The wisest of her waiting-women answered her,
Yea, she returned answer to herself:
“Have they not found and divided the spoil,
A damsel or two to each man,
A spoil of many-coloured garments to Sisera,
A spoil of garments of many-coloured needlework,
Two garments of many-coloured needlework for the neck of the spoiler.”[[329]]
So may all thine enemies perish, O Yahveh;
But may those who love him be as the rising of the sun in his might!’

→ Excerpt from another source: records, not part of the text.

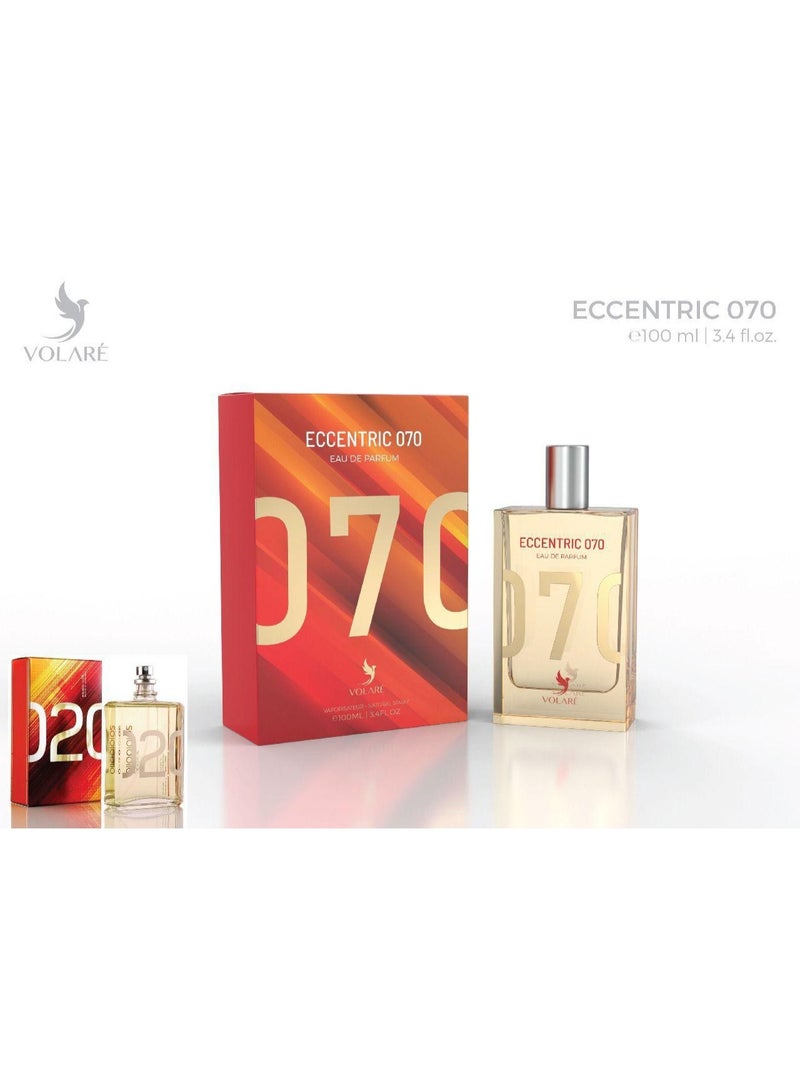 فولاري عطر إكسنتريك 070 او دي برفيوم من فولاري للجنسين - 100 مل - Image 3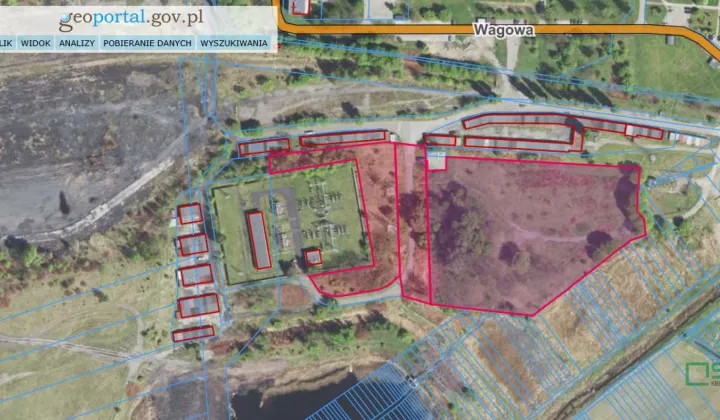 Działka Sosnowiec, ul. Wagowa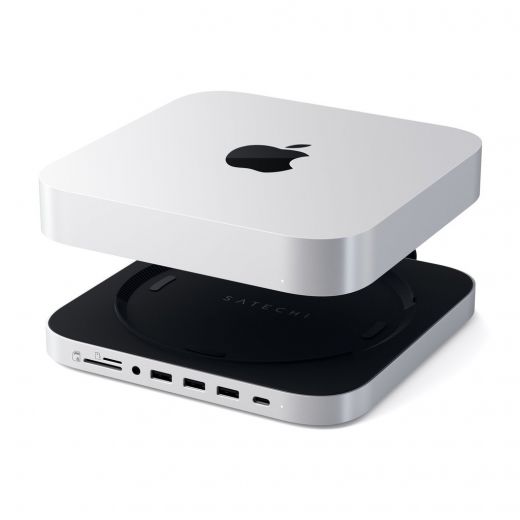 Хаб-подставка Satechi Type-C Aluminum Stand and Hub (ST-ABHFS) для Mac Mini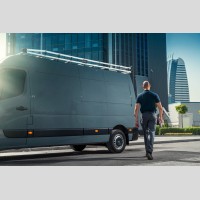 AluRack Construction s hliníkovým nakladacím valcom pre Citröen Jumper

Of Barak and Deborah we hear no more. The next judge and deliverer who appears upon the canvas is an Abi-ezrite of Manasseh, who came from the northern borders of Ephraim between Ophrah and Shechem. His father was Joash, the head, it would seem, of the clan. But he himself bears a double name. It is as Gideon, the ‘cutter-down’ of his father’s idol, that he is first introduced to us. In later history his name is Jerubbaal. The latter name is said to have been given him because he had thrown down the altar of Baal, and is interpreted to mean ‘Let Baal plead against him.’[[330]] But the other Old Testament examples we have met with of the interpretation of proper names may well make us hesitate about accepting this. They are all mere plays upon words, mere ‘popular etymologies,’ which have no claim to be regarded as history. Whether the philology is that of an ancient Hebrew writer or of a modern critic, its conclusions do not belong to the domain of the historian.